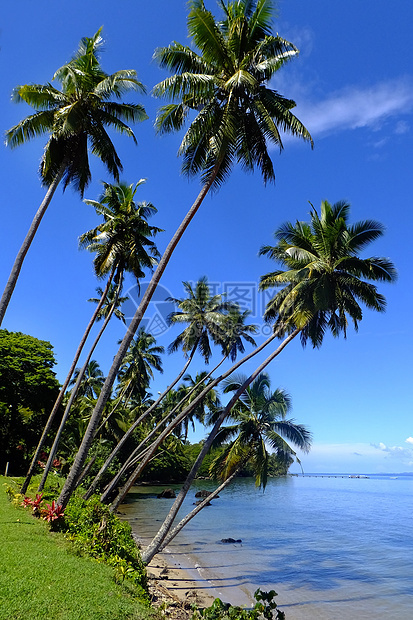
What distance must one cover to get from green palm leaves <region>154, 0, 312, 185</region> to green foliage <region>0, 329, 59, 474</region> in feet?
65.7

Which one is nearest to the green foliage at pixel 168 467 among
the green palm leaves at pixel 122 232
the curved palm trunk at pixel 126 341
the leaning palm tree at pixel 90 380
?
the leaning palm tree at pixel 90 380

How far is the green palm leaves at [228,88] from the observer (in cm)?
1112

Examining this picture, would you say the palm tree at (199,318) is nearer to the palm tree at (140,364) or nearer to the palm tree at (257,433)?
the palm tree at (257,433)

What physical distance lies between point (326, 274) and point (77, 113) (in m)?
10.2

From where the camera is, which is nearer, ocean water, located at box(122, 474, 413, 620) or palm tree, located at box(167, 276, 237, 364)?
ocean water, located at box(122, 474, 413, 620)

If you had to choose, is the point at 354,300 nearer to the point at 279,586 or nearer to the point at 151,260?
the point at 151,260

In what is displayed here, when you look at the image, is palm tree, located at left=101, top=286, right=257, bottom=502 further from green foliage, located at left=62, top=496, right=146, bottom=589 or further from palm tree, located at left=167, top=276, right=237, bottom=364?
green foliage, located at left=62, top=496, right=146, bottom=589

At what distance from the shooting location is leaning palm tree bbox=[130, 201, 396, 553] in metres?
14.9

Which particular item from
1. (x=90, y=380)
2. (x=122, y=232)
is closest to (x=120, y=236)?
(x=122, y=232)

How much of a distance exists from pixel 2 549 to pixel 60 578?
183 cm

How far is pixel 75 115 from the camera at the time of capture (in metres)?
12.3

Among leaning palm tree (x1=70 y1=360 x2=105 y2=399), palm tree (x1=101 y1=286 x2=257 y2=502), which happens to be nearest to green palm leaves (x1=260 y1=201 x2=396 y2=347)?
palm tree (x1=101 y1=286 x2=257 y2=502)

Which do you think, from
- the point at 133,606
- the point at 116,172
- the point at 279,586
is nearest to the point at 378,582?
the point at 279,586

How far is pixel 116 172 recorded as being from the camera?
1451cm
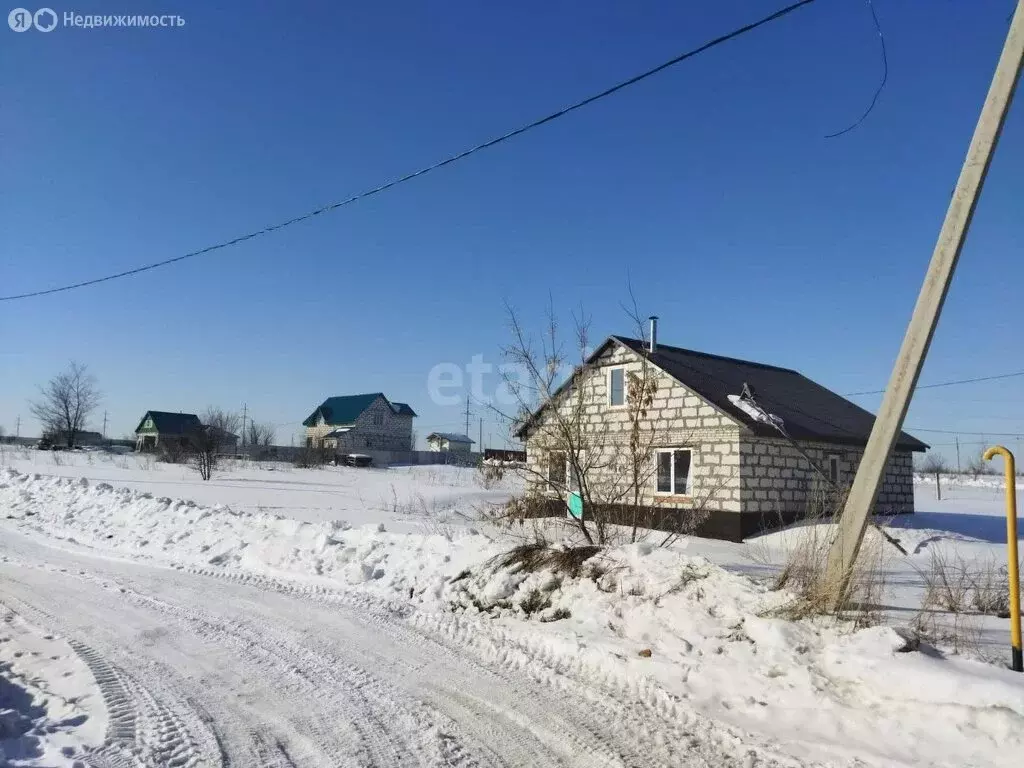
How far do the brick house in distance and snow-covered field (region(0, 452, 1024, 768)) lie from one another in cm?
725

-=-=-=-=-

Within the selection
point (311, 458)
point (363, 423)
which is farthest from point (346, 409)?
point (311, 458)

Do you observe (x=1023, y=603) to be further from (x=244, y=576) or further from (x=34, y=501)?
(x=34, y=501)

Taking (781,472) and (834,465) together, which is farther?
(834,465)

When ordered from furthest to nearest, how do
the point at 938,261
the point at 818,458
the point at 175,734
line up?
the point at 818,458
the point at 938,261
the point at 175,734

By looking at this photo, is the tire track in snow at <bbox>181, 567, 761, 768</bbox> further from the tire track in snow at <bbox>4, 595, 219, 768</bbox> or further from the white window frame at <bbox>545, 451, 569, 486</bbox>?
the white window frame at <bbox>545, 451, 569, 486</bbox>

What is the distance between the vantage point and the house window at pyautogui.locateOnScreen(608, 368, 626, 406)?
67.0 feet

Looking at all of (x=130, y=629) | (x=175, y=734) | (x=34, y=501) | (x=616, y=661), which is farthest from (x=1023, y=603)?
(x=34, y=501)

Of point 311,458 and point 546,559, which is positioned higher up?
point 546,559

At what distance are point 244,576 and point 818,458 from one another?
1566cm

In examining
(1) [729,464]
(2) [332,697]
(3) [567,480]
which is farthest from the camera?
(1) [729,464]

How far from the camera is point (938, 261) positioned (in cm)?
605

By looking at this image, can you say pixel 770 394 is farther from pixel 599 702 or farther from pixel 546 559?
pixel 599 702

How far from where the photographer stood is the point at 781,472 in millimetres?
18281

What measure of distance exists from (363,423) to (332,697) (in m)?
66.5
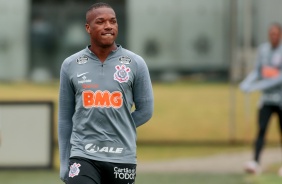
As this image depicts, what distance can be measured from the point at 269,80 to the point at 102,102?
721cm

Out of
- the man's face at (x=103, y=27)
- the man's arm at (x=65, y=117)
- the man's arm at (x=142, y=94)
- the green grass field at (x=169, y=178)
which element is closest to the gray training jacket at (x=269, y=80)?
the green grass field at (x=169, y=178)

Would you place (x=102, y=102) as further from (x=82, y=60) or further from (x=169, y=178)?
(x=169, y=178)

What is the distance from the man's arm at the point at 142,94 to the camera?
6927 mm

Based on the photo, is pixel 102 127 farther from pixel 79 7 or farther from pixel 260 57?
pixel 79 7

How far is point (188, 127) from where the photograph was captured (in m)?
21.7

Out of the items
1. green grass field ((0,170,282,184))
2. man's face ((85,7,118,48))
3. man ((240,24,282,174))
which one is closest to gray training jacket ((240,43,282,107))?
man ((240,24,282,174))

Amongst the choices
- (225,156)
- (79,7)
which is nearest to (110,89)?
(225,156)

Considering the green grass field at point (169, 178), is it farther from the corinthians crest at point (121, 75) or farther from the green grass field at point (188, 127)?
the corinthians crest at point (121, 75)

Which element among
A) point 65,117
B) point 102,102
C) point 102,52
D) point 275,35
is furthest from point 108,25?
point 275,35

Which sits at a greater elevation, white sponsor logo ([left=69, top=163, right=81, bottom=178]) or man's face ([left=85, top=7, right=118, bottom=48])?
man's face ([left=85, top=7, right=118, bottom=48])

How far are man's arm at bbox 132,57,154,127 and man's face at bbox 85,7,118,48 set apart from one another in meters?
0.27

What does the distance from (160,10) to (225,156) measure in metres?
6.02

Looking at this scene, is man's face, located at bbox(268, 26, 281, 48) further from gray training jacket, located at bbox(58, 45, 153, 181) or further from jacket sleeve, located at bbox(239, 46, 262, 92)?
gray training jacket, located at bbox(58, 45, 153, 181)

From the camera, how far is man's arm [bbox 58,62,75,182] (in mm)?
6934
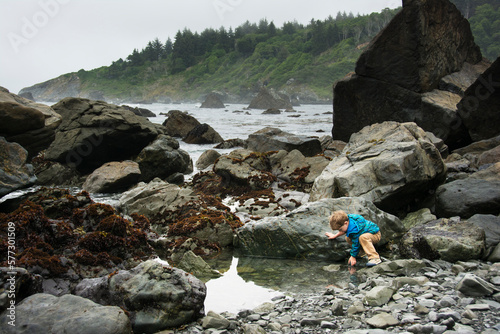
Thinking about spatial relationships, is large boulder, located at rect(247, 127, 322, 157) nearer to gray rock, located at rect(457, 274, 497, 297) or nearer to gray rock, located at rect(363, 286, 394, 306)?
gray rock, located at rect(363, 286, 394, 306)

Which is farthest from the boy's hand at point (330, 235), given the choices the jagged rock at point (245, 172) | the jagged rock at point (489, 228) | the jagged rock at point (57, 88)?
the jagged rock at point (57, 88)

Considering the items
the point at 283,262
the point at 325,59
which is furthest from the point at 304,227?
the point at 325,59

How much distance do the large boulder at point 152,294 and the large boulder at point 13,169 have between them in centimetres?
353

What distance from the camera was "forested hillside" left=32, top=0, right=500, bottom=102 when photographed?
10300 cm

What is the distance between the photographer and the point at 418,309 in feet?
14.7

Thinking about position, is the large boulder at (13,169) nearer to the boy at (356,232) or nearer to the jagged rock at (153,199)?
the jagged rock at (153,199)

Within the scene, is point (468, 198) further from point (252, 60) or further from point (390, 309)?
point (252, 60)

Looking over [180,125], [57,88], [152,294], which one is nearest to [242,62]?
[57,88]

-=-=-=-=-

■ Aim of the task ■
Pick out every line in the items above that contains the word "element" and copy each one, treating uppercase and lowercase letters as distinct.

■ Result of this task ■
which element is closest to the gray training jacket at (x=269, y=80)?
Which element among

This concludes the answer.